» **AIM OF THE TASK**: In the issue preview, rewrite the stretch from "Read about Mary" through "and Stewart Lee.", replacing "mind maps" with "memory palaces".

» **DOCUMENT SEGMENT**:

•••

There’s plenty of mind-nourishing goodness in our November/December issue, says Tom Hodgkinson
Our new edition is released today. The cover star is Rupert Sheldrake, who describes the difficulty of being both a mystic and scientist, in a world where the twain rarely meet. You’ll also find out about Sheldrake’s work on reigniting the tradition of pilgrimage in Blighty and in getting people to go along to Evensong in the country’s 40-odd medieval cathedrals.
Further on the medieval theme, stonemason and author Alex Woodcock reveals the amazing range of weird sculptures in our old cathedrals and churches.
Read about Mary Killen‘s loathing of admin, improve your mental faculties with John-Paul Flintoff’s guide to mind maps, and wonder whether Griff Rhys Jones might have a point with his various objections to fireworks.
Guy Standing attacks the time bandits, the powers that be who, he says, have been engaged in a massive time-grab over the last four or five hundred years. Standing has a plan for how we can take our time back.
Then there’s our regulars Virginia Ironside and Stewart Lee.
In his column Arthur Smith accentuates the negative. “One has to turn up for grumpiness, dissatisfaction, and sometimes even sadness, for these are the condiments that give depth and flavour to the ever elusive – happiness.”

•••

» **INFORMATION SUPPLIED**:

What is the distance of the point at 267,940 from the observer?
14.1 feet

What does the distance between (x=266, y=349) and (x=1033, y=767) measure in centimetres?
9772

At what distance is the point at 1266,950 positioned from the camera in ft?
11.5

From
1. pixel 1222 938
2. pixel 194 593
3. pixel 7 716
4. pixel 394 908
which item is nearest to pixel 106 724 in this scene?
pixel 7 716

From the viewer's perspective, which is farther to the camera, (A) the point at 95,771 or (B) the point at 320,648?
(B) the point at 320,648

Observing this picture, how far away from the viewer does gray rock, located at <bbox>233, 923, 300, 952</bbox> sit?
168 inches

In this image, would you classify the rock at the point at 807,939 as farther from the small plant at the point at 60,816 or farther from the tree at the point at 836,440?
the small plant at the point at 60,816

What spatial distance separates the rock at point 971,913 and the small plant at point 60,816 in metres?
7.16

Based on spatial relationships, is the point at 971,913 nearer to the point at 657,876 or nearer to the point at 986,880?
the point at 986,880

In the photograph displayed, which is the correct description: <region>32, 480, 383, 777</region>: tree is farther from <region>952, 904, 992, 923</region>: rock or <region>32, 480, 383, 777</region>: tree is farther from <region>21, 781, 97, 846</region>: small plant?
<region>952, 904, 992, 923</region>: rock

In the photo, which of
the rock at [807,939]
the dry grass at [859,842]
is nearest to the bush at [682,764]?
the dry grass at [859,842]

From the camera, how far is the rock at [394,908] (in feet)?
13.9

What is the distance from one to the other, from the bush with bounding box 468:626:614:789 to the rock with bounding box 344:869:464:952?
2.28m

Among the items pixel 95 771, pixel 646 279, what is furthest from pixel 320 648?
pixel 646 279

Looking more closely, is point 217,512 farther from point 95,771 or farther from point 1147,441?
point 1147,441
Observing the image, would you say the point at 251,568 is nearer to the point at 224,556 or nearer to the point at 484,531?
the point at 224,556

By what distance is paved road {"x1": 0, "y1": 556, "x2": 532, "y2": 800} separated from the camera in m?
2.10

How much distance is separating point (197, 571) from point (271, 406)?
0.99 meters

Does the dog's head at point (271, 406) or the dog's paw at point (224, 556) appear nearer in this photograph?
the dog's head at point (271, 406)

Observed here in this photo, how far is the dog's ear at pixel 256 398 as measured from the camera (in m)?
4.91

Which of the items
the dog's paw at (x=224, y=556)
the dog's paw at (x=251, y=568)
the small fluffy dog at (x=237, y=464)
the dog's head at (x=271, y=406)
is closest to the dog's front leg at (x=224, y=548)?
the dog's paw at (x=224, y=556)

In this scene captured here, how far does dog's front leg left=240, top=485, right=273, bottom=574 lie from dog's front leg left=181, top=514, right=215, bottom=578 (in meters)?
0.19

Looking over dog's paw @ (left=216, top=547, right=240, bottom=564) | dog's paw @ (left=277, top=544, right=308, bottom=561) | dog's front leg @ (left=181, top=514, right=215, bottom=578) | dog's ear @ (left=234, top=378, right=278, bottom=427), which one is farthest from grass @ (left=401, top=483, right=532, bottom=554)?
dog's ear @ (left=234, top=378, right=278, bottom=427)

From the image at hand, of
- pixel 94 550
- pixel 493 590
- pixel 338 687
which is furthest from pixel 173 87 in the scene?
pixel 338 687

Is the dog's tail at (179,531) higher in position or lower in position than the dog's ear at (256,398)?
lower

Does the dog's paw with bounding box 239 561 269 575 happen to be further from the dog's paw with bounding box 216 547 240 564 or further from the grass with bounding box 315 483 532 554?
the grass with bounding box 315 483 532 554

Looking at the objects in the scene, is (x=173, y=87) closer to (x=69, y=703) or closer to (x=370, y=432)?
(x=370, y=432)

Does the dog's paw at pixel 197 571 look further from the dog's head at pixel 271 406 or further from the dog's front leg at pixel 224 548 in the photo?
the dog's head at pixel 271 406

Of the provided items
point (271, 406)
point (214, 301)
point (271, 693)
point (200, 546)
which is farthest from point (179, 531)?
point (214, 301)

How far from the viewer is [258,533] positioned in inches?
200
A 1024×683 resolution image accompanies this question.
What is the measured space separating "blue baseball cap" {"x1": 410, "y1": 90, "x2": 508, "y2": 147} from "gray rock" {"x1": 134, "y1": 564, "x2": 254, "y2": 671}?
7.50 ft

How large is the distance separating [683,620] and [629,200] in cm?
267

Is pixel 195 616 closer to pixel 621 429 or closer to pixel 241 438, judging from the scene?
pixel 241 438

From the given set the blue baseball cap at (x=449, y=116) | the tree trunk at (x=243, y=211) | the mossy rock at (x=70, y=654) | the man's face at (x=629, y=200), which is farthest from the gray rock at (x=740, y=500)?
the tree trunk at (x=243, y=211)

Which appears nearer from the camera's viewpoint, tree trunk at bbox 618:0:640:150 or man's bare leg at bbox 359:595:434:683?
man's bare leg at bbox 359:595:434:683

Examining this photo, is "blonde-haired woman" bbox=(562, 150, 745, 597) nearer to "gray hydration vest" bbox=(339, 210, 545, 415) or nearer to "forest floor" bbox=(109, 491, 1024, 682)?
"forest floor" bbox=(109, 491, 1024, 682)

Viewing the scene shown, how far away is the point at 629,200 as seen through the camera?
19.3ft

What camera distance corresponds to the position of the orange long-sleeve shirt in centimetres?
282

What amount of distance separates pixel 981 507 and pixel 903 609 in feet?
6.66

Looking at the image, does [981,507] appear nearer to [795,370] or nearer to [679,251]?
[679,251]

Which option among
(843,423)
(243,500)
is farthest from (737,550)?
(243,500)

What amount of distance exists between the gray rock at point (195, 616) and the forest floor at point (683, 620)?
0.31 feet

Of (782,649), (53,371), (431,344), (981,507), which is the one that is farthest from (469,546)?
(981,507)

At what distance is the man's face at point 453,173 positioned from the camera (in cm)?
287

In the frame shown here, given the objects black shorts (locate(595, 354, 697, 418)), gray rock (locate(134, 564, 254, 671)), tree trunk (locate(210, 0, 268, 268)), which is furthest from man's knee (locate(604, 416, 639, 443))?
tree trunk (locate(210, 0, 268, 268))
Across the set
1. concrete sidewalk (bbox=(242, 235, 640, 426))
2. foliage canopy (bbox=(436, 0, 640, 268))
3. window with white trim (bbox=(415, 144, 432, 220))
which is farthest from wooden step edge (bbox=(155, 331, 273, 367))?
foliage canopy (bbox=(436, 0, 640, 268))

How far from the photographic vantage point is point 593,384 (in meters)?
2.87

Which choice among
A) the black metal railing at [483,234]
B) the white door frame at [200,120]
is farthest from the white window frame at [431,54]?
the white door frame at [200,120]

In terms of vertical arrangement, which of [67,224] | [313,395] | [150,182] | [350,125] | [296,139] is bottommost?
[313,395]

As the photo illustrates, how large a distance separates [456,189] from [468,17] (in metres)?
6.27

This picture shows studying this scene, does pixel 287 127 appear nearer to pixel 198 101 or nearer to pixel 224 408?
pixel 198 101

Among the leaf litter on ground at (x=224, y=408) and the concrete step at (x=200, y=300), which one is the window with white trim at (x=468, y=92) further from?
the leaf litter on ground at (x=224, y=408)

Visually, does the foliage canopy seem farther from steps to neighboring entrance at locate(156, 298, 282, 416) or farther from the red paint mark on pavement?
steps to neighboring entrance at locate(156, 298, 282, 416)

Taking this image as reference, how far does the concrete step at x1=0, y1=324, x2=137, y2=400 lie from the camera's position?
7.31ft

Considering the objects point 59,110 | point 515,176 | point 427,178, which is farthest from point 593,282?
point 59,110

•••

» **REPLY**:
Read about Mary Killen‘s loathing of admin, improve your mental faculties with John-Paul Flintoff’s guide to memory palaces, and wonder whether Griff Rhys Jones might have a point with his various objections to fireworks.
Guy Standing attacks the time bandits, the powers that be who, he says, have been engaged in a massive time-grab over the last four or five hundred years. Standing has a plan for how we can take our time back.
Then there’s our regulars Virginia Ironside and Stewart Lee.